An ellipse is represented by the parametric equation \(x(t)=a\cos t, y(t)=b\sin t\) where \(a\) is the farthest distance from the origin along the x-axis and b is the farthest distance from the origin along the y-axis.

How to find the area of the cookies? Our cookies are about 2.5 inches across the x-axis and 4 inches across the y-axis, so \(a=\frac{5}{4}\) and \(b=2\). Therefore, the equation we will be using for the ellipse is \(x(t)=\frac{5}{4}\cos t, y(t)=2\sin t\). The formula to find the area is \(A=\pi ab\). But that would be too easy! We’ve struggled through enough problems on the whiteboards to know that calculus is really about virtue—so we are going to integrate instead.

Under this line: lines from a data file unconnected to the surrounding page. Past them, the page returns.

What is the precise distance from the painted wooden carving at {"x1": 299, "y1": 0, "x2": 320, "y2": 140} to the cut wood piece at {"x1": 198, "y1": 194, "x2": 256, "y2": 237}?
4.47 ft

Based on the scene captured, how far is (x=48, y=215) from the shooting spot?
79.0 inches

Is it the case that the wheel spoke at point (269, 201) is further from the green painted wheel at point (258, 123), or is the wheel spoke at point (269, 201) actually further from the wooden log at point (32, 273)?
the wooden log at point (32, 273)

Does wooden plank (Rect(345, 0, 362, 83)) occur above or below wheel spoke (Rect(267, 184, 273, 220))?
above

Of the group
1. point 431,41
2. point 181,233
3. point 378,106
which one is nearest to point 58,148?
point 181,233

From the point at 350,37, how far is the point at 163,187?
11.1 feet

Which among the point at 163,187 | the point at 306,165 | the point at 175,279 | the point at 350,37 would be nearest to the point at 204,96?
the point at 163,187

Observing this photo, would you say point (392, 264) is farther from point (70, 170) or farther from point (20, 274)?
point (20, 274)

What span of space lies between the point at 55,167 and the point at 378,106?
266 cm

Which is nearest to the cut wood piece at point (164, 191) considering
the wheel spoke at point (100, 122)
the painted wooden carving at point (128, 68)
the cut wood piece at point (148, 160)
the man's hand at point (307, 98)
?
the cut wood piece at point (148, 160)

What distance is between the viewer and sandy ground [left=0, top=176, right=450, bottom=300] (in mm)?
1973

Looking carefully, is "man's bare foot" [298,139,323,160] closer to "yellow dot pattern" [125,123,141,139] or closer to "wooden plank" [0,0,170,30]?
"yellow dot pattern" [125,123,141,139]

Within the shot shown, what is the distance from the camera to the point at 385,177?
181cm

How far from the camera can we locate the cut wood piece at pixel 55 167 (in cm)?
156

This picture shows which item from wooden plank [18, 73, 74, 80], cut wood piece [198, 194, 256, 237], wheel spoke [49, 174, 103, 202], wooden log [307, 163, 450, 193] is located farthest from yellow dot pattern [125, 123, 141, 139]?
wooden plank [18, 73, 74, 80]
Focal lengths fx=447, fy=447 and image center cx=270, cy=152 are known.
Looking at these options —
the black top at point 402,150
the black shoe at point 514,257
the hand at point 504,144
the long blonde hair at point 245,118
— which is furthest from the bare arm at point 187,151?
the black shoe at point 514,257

The area formula for parametric curves is \(A = \frac{1}{2} \int_{0}^{2\pi} x(t)y^{\prime}(t) - y(t)x^{\prime}(t)\, dt\). We can find that

\(x^{\prime}(t)=-\frac{5}{4} \sin t\)
\(y^{\prime}(t)=2\cos t\)

Substituting these values into the formula yields

\(A = \frac{1}{2} \int_{0}^{2\pi} \frac{5}{2}\cos^{2}t+\frac{5}{2}\sin^{2}t\, dt\)

Now we can factor out \(\frac{5}{2}\):

\(A = \frac{5}{4} \int_{0}^{2\pi} \cos^{2}t+\sin^{2}t\, dt\)

Now using the Pythagorean Identity \(\cos^{2}t+\sin^{2}t = 1\),

\(A = \frac{5}{4} \int_{0}^{2\pi} 1\, dt\)

Finally, integration shows that

\(A = \frac{5}{4}t \, \bigg |_{0}^{2\pi}\)

\(A = \frac{5}{4} (2\pi - 0)\)

\(A = \frac{5\pi}{2}\)

We can prove our answer using the ellipse formula, \(A=\pi ab\). We can see that

\(A = \pi \frac{5}{4}(2) = \frac{5\pi}{2} = \frac{1}{2} \int_{0}^{2\pi} \frac{5}{2}\cos^{2}t+\frac{5}{2}\sin^{2}t\, dt\)

It may not be as useful as the optimal taco bite, or as cool as a calculus word search, but if you are making these kinds of cookies, you’ll know exactly how much frosting to use.